Task brief
Of the entries below, return exactly those lines that fall between the one containing "scientific name: Odocoileus hemionus" and the one containing "order: Eulipotyphla", the two end lines included.

BEGIN Data shown

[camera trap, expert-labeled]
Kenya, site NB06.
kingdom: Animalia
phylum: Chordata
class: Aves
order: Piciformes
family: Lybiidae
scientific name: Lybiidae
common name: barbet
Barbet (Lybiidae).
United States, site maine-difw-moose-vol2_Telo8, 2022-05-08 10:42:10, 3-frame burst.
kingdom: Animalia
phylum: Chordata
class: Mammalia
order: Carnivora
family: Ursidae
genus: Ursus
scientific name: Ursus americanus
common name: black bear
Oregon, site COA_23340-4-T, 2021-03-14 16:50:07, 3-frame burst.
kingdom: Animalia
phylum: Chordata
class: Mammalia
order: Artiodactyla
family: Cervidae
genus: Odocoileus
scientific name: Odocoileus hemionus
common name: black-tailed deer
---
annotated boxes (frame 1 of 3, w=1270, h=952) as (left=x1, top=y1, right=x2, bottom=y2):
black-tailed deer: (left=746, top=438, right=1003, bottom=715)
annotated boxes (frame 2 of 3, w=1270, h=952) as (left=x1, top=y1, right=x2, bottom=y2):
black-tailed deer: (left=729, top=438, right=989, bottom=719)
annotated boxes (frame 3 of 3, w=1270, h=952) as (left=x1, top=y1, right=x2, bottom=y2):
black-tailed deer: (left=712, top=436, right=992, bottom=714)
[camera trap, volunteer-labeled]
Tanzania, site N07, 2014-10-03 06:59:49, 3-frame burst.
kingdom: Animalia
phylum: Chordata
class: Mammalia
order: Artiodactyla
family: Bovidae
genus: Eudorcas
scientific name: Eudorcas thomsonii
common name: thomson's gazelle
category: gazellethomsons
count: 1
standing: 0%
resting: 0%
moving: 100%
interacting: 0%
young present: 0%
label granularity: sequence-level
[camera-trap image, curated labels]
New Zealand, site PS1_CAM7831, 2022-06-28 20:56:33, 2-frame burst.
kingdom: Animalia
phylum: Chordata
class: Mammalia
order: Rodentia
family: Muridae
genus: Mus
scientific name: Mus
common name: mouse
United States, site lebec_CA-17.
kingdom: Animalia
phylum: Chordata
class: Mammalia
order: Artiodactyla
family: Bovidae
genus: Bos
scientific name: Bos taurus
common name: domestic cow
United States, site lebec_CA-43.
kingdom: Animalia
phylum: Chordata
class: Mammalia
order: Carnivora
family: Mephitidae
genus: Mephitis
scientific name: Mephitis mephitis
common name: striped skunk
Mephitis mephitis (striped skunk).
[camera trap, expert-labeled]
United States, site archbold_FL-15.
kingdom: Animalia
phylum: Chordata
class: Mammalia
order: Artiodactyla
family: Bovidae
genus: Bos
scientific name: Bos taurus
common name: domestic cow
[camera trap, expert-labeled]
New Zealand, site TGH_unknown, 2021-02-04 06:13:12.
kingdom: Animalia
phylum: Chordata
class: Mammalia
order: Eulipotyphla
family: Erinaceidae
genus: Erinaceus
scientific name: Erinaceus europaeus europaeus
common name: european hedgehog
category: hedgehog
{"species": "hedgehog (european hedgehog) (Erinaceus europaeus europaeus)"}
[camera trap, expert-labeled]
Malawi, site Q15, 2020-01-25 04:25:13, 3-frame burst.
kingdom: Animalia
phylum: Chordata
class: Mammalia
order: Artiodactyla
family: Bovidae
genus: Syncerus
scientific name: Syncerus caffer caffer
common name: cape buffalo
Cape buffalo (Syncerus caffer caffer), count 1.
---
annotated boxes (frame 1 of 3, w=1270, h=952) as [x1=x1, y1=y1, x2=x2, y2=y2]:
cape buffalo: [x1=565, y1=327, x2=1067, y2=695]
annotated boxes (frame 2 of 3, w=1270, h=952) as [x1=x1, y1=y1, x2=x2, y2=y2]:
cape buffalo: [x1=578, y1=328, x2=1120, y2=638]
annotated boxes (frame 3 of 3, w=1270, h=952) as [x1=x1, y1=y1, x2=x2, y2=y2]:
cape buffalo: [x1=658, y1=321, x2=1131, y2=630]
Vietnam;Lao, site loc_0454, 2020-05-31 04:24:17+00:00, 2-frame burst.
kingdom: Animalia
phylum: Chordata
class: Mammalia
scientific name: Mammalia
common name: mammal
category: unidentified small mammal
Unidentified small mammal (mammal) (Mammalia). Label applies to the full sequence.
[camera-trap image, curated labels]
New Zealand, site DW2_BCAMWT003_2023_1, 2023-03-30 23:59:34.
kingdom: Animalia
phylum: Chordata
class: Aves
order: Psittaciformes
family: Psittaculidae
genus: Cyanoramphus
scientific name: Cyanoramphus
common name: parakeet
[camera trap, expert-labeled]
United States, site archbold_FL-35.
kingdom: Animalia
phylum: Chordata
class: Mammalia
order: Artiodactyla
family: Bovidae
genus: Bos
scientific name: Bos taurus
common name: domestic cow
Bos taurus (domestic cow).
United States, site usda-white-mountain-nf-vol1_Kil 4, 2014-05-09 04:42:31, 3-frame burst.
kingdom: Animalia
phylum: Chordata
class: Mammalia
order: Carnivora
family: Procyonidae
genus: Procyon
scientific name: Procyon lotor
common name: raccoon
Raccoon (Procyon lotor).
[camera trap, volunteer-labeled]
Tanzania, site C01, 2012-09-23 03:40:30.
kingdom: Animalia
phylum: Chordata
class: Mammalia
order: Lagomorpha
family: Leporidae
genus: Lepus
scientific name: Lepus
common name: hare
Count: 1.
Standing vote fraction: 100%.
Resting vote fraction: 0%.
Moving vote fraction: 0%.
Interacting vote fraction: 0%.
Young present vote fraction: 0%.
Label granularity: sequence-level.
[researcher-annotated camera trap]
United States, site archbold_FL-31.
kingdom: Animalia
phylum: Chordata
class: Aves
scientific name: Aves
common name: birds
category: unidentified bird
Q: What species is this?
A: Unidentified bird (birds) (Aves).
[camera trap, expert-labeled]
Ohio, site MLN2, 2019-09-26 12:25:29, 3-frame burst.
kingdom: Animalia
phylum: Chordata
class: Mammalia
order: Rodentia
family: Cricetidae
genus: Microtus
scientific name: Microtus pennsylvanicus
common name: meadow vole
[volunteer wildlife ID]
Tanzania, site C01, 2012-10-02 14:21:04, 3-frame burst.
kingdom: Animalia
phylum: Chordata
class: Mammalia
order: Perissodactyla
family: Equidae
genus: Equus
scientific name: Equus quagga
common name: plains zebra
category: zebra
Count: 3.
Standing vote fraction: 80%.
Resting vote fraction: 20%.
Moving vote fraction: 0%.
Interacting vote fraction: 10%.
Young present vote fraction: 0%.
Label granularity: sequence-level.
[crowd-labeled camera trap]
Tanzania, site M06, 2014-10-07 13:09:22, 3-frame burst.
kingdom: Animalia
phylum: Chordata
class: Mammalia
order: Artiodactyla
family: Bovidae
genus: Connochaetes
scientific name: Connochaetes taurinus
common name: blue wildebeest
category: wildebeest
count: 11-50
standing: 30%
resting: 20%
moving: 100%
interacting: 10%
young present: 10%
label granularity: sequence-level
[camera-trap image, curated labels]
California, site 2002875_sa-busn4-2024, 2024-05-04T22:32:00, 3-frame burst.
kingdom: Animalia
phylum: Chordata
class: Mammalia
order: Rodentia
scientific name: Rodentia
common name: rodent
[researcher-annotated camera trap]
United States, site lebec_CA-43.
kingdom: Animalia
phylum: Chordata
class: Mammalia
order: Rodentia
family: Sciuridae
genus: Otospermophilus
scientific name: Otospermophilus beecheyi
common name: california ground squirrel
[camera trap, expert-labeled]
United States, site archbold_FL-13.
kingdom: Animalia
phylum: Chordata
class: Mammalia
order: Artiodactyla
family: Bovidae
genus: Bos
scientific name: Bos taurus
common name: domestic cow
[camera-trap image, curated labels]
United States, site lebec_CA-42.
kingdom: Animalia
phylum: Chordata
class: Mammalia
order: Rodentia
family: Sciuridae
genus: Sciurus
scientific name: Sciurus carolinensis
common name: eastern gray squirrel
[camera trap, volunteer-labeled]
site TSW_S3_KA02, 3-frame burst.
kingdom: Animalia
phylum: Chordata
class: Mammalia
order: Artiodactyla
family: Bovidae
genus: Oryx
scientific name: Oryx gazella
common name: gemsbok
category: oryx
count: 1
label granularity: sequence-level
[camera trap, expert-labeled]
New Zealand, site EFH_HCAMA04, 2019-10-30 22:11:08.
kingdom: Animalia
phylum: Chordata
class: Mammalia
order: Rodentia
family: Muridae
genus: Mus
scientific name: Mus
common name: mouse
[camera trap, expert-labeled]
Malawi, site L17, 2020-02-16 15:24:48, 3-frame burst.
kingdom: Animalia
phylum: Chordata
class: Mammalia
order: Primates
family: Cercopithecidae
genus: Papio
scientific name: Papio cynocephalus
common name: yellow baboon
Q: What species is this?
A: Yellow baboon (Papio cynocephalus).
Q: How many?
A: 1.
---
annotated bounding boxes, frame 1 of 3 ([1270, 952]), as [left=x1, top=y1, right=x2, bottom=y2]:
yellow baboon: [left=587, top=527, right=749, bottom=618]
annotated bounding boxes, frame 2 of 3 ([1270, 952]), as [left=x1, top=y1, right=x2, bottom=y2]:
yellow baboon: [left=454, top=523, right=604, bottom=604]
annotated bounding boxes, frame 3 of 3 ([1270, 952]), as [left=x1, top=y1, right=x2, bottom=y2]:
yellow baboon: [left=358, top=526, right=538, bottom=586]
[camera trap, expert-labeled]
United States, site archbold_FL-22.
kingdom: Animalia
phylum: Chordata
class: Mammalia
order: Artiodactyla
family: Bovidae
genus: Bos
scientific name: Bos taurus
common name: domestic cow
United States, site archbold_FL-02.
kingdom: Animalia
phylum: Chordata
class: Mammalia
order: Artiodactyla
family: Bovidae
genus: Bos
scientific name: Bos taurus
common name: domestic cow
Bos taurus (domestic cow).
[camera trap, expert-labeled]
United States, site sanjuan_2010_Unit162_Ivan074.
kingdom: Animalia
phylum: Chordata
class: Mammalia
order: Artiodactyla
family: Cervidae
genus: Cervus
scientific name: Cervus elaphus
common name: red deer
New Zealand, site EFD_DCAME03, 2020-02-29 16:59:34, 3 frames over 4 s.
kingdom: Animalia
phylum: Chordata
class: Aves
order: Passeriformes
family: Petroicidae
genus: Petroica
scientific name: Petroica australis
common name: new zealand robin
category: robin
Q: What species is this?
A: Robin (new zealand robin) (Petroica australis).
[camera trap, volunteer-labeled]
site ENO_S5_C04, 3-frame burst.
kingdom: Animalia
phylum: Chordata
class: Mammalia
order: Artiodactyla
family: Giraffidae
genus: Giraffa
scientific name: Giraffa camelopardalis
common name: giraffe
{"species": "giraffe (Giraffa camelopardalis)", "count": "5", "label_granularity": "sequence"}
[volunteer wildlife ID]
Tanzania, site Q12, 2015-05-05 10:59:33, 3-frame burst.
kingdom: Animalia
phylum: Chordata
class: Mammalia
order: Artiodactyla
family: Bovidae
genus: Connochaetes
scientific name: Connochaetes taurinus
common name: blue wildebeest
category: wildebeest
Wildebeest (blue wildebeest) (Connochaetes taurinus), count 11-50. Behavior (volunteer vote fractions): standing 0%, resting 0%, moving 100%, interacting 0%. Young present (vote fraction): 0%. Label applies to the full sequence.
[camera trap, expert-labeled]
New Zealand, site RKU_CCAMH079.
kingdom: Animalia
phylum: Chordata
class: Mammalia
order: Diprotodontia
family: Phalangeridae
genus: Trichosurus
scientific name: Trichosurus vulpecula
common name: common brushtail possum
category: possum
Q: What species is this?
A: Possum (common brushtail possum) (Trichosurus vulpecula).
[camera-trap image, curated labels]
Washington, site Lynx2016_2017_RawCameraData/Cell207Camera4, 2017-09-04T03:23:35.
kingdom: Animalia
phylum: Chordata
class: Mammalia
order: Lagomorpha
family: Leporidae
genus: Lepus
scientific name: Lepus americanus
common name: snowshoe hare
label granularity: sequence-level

END Data shown

Result for this exercise
scientific name: Odocoileus hemionus
common name: black-tailed deer
---
annotated boxes (frame 1 of 3, w=1270, h=952) as (left=x1, top=y1, right=x2, bottom=y2):
black-tailed deer: (left=746, top=438, right=1003, bottom=715)
annotated boxes (frame 2 of 3, w=1270, h=952) as (left=x1, top=y1, right=x2, bottom=y2):
black-tailed deer: (left=729, top=438, right=989, bottom=719)
annotated boxes (frame 3 of 3, w=1270, h=952) as (left=x1, top=y1, right=x2, bottom=y2):
black-tailed deer: (left=712, top=436, right=992, bottom=714)
[camera trap, volunteer-labeled]
Tanzania, site N07, 2014-10-03 06:59:49, 3-frame burst.
kingdom: Animalia
phylum: Chordata
class: Mammalia
order: Artiodactyla
family: Bovidae
genus: Eudorcas
scientific name: Eudorcas thomsonii
common name: thomson's gazelle
category: gazellethomsons
count: 1
standing: 0%
resting: 0%
moving: 100%
interacting: 0%
young present: 0%
label granularity: sequence-level
[camera-trap image, curated labels]
New Zealand, site PS1_CAM7831, 2022-06-28 20:56:33, 2-frame burst.
kingdom: Animalia
phylum: Chordata
class: Mammalia
order: Rodentia
family: Muridae
genus: Mus
scientific name: Mus
common name: mouse
United States, site lebec_CA-17.
kingdom: Animalia
phylum: Chordata
class: Mammalia
order: Artiodactyla
family: Bovidae
genus: Bos
scientific name: Bos taurus
common name: domestic cow
United States, site lebec_CA-43.
kingdom: Animalia
phylum: Chordata
class: Mammalia
order: Carnivora
family: Mephitidae
genus: Mephitis
scientific name: Mephitis mephitis
common name: striped skunk
Mephitis mephitis (striped skunk).
[camera trap, expert-labeled]
United States, site archbold_FL-15.
kingdom: Animalia
phylum: Chordata
class: Mammalia
order: Artiodactyla
family: Bovidae
genus: Bos
scientific name: Bos taurus
common name: domestic cow
[camera trap, expert-labeled]
New Zealand, site TGH_unknown, 2021-02-04 06:13:12.
kingdom: Animalia
phylum: Chordata
class: Mammalia
order: Eulipotyphla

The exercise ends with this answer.